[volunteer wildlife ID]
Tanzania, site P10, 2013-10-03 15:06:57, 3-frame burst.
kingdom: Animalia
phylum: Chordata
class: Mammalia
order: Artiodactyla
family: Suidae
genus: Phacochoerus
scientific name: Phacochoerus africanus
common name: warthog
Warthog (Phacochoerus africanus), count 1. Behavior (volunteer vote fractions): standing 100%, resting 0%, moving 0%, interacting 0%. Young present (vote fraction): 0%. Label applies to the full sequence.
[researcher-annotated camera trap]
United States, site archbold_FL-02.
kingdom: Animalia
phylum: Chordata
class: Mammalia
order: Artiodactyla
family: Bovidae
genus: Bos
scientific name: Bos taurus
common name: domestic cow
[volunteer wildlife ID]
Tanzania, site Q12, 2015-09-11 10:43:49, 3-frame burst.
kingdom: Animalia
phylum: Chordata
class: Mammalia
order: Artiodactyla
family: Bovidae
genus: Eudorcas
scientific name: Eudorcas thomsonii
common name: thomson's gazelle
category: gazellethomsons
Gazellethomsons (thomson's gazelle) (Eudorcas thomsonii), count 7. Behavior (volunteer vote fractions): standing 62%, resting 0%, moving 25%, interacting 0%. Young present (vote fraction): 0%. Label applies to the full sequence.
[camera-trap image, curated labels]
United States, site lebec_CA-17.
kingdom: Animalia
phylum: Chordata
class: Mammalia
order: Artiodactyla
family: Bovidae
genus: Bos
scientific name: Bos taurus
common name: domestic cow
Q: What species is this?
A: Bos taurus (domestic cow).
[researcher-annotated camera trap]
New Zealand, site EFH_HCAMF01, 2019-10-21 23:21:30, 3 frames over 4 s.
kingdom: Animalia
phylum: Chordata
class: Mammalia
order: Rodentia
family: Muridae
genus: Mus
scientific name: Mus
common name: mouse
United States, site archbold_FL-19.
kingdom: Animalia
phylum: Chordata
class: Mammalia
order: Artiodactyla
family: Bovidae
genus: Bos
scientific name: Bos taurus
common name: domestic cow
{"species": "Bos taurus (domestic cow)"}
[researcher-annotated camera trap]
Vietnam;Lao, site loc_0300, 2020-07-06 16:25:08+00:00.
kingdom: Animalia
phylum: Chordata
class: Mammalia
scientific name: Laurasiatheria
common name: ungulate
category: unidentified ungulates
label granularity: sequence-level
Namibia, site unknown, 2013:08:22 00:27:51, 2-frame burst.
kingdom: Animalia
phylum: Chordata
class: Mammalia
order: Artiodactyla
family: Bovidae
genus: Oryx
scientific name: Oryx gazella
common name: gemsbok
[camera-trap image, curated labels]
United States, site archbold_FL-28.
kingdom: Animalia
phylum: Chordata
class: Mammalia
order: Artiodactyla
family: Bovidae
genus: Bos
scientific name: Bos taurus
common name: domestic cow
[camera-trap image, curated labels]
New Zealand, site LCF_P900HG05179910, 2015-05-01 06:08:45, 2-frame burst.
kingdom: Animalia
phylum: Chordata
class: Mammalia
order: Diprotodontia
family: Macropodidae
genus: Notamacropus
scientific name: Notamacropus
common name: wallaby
────
Work item: Look above for the line containing "label granularity: sequence-level". Output from there through the line containing "common name: gemsbok", exactly and inclusively.

Your response:
label granularity: sequence-level
Namibia, site unknown, 2013:08:22 00:27:51, 2-frame burst.
kingdom: Animalia
phylum: Chordata
class: Mammalia
order: Artiodactyla
family: Bovidae
genus: Oryx
scientific name: Oryx gazella
common name: gemsbok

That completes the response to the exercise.